Problem | Could you resume the Mother's Day post below, the text rather than the data, and continue it from its last sentence?

Selected passage |
↓↓↓

Sunday, May 8, 2016

Happy mother’s day

And so the wishes, the lunches, the gifts, the cards, the mandatory call, go on. So goes o the criticism why just do it only one day a year. If we were to treat mom better everyday, we would give her more happiness. Talk to her regularly, listen to her and humour her. The list on both sides is endless.

I have two boys and they were brought up in India in eighties and nineties when we had not heard of Mother’s day or any other such day. They were happy giving me hug while going to school and shouting for food right from the door when they came back. They took for granted that mum would serve them hot food and then scold them for not putting their soiled uniforms in the washing machine. They also took it for granted that mum would sit down and help them in the homework and then make their life   miserable for the upcoming unit test. That she would make chocolate cake and cold coffee right after yelling how they bug her.

↑↑↑

Dataset excerpt |
↓↓↓

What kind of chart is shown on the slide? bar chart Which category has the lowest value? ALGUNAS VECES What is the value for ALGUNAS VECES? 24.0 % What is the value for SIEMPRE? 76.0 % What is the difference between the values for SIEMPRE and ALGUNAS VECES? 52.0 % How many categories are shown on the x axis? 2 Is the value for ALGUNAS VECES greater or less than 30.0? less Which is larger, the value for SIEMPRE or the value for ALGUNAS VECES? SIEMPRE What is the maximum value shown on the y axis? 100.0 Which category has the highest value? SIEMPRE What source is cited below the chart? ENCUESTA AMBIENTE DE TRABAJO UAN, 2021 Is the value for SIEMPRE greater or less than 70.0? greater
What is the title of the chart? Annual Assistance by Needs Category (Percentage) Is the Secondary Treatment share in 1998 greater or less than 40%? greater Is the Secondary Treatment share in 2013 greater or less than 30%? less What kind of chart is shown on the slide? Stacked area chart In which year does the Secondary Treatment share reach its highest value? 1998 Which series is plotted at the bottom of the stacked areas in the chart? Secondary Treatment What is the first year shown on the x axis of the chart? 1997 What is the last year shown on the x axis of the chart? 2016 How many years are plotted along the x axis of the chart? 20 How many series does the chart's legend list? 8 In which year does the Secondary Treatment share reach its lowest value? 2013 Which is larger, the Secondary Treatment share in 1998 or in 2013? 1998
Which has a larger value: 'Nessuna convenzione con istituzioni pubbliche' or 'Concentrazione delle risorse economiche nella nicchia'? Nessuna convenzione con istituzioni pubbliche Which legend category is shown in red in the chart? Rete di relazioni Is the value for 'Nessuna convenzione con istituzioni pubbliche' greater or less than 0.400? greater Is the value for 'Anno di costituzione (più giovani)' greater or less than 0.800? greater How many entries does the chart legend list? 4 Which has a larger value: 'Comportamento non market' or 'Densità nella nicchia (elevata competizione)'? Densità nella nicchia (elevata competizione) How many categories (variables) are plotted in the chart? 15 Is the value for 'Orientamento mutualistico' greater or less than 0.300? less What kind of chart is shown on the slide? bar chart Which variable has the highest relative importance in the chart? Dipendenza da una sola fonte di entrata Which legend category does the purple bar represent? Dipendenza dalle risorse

↑↑↑

Response for this exercise |
I, in turn knew they boasted their mom could make dosas at home and made meethi imli for them. I also knew they would get upset if I said I was not going to talk to them. I also knew they would buy a gajra for me at India gate and share their chocolate with me. We were all happy making each other miserable. That was our bond. A bond that was never expressed was never discussed, never demonstrated, but which was our breath, the core of our existence.

Then they grew up. They became adolescent and teen respectively and I thought our bond had become a little loose as they started remaining more in their rooms. As they started taking the phone to their rooms to talk in privacy. But how wrong I was. That bond remained there, holding the special place.

The younger one grew here and as he became more Canadian and started listening to rap, wearing loose pants, and saying Yo Bro, I thought I had lost him. But no, my baby was there all the time. He was the Indian boy who was just trying to fit in.

My boys never wished me happy mother’s day. They never made breakfast for me on this day. But when I was facing a major crisis in my job and had to go on stress leave, my son simply came in my room and said, ‘ma you don’t have to work. I am there’. That was my mother’s day. When my younger one, who is an actor, thanked me for having guided him. That was my mother’s day. My daughter in law invited me last year, her first Mother’s Day after marriage for a high tea and made scones and had clotted cream to go along, as she knew I like that.  But then she is a daughter and they know it instinctively.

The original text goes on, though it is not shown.